— Mi estraneo dal percepito… Resto solo io. Ti farò sapere cosa succede… Bella questa sadhana.
— Questa non è la sadhana, è solo l’inizio. È il frutto della pratica del testimone e di neti-neti. Puoi ringraziare questa pratica e andare oltre.
Questo ‘resto solo io’ come lo percepisci?
Come pura Coscienza, come puro Essere, come Presenza consapevole, come Io universale?
In qualunque modo ti piace percepirlo, quello è il Sé percepito dalla mente sattvica, cioè la mente che ha separato il Sé dal non-Sé.
Ora la sadhana consiste nel mantenere l’attenzione su questo Sé che percepisci, in modo da non confonderti col personaggio del sogno né col sogno stesso.
Nella meditazione formale fai un dolce intento di divenire Uno con Esso, in modo da aprirti gradualmente al samadhi.
C’è una storia zen che racconta di un famoso Roshi che attraversa un villaggio. Un abitante gli si avvicina e chiede un consiglio per la sua pratica spirituale.
“Attenzione” dice il Roshi.
“Grazie Roshiji; potresti spiegarmi meglio?”.
“Attenzione, attenzione”.
“Grazie; potresti dire qualcosa di più?”.
“Attenzione, attenzione, attenzione”.
“Ti ringrazio molto, ma avrei bisogno di maggiori chiarimenti”.
“Attenzione, attenzione, attenzione, attenzione”.
Non dimenticare questa parabola.
Sri Ramana Maharshi diceva “la distrazione è morte” e ha sempre enfatizzato l’importanza della Concentrazione. Diceva “Questa Concentrazione si trasformerà nello stato naturale”. Ma se uno ha l’attenzione come un colabrodo, allora è come quei cavi della corrente che hanno così tanta dispersione da non riuscire a portare l’energia a destinazione. La nostra destinazione è la Liberazione, perciò allena la tua attenzione a rimanere sul Sé! Questa è la tua sadhana.

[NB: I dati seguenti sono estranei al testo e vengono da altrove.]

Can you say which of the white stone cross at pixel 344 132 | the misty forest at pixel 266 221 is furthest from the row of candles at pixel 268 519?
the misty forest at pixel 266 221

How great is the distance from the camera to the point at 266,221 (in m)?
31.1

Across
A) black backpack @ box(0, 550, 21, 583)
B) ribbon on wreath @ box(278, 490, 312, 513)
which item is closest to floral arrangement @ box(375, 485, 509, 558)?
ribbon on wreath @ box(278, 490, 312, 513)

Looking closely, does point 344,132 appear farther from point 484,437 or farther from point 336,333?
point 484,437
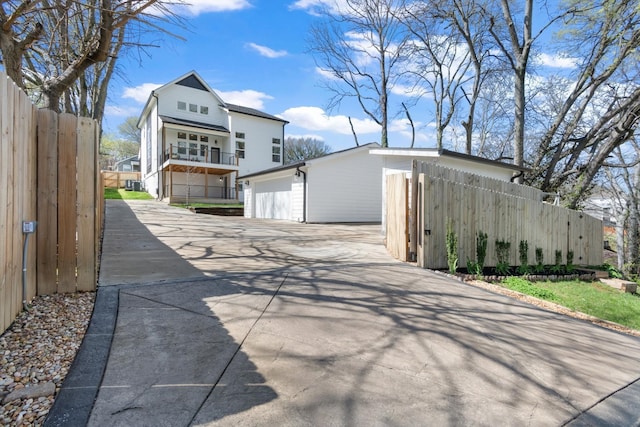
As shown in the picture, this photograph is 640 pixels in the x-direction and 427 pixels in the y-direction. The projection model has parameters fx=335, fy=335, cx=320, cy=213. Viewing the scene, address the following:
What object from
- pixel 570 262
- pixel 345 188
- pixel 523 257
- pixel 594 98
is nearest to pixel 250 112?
pixel 345 188

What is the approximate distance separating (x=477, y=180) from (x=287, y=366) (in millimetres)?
6438

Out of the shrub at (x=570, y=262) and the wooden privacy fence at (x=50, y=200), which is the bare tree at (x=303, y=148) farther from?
the wooden privacy fence at (x=50, y=200)

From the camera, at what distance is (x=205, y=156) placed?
24828 millimetres

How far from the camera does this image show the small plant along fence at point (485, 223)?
253 inches

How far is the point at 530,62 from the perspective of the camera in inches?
610

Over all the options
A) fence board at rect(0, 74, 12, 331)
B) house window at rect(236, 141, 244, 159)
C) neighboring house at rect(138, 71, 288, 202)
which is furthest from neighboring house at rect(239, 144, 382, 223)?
fence board at rect(0, 74, 12, 331)

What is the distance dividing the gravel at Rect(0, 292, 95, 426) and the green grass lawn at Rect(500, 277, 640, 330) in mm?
6596

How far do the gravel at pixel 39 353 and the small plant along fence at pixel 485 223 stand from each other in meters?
5.30

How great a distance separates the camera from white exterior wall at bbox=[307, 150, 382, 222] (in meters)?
15.9

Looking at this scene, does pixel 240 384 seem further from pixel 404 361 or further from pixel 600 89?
pixel 600 89

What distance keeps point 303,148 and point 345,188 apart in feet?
87.6

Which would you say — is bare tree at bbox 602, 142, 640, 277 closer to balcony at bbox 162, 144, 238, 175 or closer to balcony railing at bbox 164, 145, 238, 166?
balcony at bbox 162, 144, 238, 175

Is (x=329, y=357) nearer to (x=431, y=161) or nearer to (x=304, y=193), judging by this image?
(x=431, y=161)

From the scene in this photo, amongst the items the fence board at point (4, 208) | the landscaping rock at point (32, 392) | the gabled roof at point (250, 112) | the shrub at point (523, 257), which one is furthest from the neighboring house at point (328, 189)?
the landscaping rock at point (32, 392)
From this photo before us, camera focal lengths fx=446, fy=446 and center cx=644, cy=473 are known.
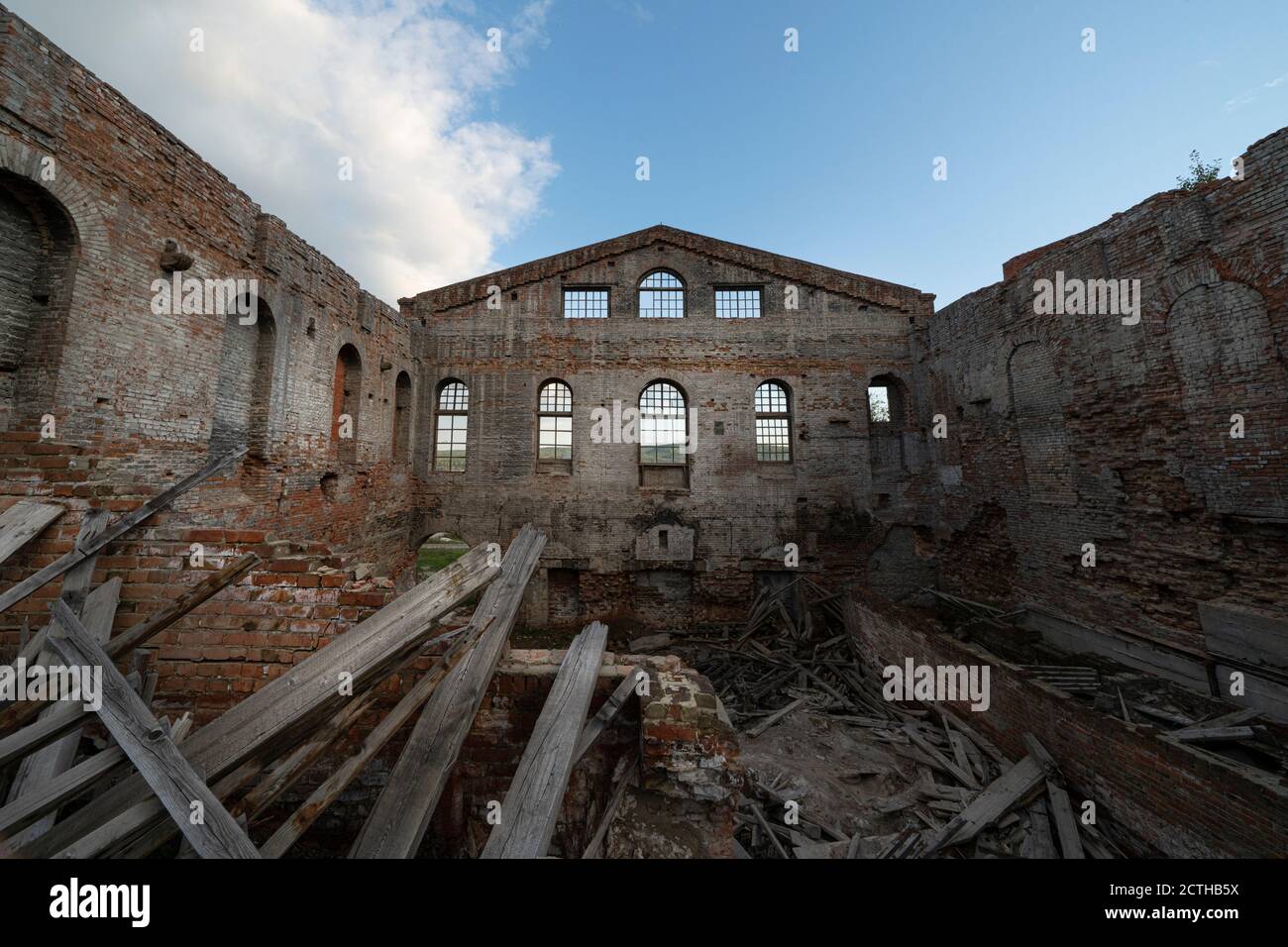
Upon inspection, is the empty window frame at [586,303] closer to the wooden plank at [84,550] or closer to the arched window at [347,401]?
the arched window at [347,401]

Non è facile (perciò sii buono con te stesso), ma nessuno ha detto che la Liberazione sia facile. Però, quello che sembra impossibile oggi, diventa naturale domani. È così nella spiritualità, si procede per salti quantici. Raggiunta una certa massa critica attraverso la pratica, si ottiene il salto di livello.